The folders and other document repositories were arranged in filing cabinets or table or box drawers or even strong, securely lockable, safes. As more and more documents and repositories were added, you arranged big rooms to store these.

These practices began to change rather dramatically after the arrival of computers.

The Desktop Computer Era

Text editors made writing and revising easy, and then became word processors with many formatting options. Spreadsheets speeded up work involving computations. Presentation programs enhanced the effectiveness of sales and other kinds of presentations.

Documents so created could now reside on the computers, occupying tiny spaces compared to the filing cabinets, drawers, and other documents storage paraphernalia.

Accounting and different kinds of management control programs also began to appear. You could now enter business transaction details into the computer and immediately get different kinds of analytical reports. Costs and profitability could be monitored in a timely manner to take appropriate decisions.

The degrees of elaboration in analysing different aspects of business operations were impossible with the earlier hand-written records.

Arrival of Networks

Networked computers could access a central server computer. This made collaborative working much easier. You could sit at your workstation and work with others who might be a few floors down or up. Networking also introduced rigorous security practices, such as password protection and read-write permissions.

It was now possible for an administrator at a central computer to monitor the work done at different workstations. Trails could be created to show who did what. Access and other kinds of permissions could be withdrawn if necessary. Using network printers administrators could monitor even printouts.

DMS and the World Wide Web

Using the Web protocol for communications, and a secure Intranet, it became possible to extend collaborative working across geographical boundaries. Authorized field persons could access their headquarters computer from across the globe.

Emails and instant messengers added a new dimension to speedy communications, at a fraction of the cost of long-distance telephone calls. With IP telephones, even telephone calls became inexpensive.

Digital signatures are making even long-distance authentication of documents possible. SSL servers allow safe transmittal of confidential information across the Internet.

Search technologies perfected by Google and others are now entering desktops and networks to enable finding a particular document (from among the huge volumes stored on the systems) at extremely fast speeds.

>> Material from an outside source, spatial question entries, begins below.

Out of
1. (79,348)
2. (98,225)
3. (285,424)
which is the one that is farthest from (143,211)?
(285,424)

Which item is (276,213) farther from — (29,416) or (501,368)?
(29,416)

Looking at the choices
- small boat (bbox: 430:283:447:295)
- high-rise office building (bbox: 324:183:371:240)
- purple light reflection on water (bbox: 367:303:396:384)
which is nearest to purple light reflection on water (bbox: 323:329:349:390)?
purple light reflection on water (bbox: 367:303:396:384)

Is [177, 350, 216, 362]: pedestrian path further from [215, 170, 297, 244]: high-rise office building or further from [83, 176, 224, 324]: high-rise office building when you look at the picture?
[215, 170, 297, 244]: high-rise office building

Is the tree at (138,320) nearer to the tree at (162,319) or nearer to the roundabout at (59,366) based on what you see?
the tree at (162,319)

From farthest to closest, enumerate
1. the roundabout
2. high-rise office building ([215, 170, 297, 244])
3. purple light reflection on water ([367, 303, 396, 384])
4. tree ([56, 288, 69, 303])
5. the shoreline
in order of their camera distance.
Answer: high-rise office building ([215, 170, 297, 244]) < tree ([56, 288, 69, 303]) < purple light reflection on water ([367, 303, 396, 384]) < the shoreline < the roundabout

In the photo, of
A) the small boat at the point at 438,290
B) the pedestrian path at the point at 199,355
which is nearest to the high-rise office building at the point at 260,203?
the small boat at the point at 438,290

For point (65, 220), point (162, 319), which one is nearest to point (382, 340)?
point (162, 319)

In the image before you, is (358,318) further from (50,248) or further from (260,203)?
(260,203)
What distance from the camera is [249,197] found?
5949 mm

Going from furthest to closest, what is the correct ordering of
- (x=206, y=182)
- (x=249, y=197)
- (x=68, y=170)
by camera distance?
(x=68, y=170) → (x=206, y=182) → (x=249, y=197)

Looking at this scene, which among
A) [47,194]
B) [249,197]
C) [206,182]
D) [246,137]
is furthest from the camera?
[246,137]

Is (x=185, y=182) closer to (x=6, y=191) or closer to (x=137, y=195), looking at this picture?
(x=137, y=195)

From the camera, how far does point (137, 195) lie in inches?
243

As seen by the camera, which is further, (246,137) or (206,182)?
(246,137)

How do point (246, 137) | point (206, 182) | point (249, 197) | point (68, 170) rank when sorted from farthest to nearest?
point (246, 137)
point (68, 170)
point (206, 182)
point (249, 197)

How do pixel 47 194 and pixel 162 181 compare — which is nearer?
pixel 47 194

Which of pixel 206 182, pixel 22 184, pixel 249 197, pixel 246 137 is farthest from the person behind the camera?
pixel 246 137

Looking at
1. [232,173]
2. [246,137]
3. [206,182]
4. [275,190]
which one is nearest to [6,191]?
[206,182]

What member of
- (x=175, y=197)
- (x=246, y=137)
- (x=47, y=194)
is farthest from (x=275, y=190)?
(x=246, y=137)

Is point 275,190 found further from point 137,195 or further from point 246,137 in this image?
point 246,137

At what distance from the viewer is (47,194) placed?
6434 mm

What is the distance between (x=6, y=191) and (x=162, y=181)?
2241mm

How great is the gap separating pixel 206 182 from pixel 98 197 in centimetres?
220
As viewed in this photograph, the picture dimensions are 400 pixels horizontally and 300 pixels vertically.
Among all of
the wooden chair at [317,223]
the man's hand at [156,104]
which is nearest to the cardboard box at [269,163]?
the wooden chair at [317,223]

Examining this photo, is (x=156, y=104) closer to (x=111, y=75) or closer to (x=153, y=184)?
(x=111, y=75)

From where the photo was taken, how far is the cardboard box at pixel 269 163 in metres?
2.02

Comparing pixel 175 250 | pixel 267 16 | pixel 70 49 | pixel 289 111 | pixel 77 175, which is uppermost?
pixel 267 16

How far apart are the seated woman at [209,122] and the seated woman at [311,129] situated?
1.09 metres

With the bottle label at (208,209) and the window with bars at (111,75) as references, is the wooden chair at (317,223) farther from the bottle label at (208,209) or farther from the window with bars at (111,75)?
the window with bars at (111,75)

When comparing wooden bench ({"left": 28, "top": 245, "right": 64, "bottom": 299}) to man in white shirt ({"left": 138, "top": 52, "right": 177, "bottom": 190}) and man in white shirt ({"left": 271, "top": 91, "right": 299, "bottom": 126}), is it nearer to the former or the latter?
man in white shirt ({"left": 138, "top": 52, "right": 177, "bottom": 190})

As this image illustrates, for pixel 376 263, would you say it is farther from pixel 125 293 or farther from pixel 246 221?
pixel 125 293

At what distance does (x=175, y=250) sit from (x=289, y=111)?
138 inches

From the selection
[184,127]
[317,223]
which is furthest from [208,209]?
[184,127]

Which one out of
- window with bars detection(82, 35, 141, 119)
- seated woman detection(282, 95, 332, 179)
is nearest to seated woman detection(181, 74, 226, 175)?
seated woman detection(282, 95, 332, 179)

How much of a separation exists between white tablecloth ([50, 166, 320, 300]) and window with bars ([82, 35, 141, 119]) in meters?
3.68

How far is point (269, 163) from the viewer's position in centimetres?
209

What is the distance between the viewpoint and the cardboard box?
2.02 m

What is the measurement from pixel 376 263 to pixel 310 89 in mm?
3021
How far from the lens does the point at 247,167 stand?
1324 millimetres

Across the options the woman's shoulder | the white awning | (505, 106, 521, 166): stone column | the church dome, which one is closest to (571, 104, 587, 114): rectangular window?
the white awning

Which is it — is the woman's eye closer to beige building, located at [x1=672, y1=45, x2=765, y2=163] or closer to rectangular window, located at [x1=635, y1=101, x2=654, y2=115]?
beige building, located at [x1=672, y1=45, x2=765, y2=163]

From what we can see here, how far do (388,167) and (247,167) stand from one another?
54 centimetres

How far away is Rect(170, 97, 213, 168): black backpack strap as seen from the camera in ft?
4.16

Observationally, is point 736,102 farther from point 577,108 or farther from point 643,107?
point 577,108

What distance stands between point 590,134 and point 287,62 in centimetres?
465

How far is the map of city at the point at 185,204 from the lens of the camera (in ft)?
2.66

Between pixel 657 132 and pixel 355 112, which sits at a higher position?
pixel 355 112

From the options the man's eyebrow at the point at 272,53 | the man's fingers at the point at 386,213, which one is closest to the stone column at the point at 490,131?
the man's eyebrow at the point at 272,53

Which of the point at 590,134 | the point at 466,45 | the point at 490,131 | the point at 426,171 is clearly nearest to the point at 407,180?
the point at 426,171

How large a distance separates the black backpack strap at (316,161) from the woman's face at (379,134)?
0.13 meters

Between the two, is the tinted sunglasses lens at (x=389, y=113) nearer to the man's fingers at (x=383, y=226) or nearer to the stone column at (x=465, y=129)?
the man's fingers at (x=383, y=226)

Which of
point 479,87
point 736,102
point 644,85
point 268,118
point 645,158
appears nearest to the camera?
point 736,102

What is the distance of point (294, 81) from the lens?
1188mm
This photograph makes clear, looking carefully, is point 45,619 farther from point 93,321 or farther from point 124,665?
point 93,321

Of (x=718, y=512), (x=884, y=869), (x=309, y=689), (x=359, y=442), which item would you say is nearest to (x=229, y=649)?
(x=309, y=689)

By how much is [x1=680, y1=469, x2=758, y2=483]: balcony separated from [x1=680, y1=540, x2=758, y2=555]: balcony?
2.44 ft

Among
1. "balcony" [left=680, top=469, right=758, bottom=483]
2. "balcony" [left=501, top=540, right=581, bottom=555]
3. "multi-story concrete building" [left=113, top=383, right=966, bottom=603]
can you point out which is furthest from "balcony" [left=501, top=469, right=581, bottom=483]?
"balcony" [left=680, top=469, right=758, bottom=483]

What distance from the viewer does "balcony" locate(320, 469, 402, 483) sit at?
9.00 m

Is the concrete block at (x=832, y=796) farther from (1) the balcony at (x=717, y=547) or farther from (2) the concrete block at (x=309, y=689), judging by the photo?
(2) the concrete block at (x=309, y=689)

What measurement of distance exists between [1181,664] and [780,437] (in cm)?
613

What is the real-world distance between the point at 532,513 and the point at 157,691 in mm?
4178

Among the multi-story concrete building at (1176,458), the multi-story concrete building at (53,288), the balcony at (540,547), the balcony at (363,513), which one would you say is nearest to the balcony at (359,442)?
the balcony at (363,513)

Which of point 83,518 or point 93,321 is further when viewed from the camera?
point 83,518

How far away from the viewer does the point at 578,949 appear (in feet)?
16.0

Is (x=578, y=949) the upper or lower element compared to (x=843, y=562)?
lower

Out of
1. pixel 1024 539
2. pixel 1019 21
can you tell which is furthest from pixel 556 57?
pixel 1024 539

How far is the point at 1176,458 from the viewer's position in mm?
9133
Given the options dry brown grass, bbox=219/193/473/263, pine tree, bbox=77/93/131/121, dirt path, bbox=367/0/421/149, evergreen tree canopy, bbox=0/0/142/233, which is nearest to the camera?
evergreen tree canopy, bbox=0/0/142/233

Another dimension to the emerging scenario was added by Web-based applications. You could pay a fee to third party providers of specialized applications and work with these remote applications to do your work. The costs of this option compared favorably with purchasing the applications outright.

Conclusion

From unwieldy hand operated document creation, updating, processing and storage systems, DMS has progressed through Desktop systems that dramatically speeded up document processing and lowered storage costs, and Networks that introduced new dimensions of collaborative working and security, to Web-based systems that expanded the geographic reach of DMS, as well as lowering long-distance communication costs.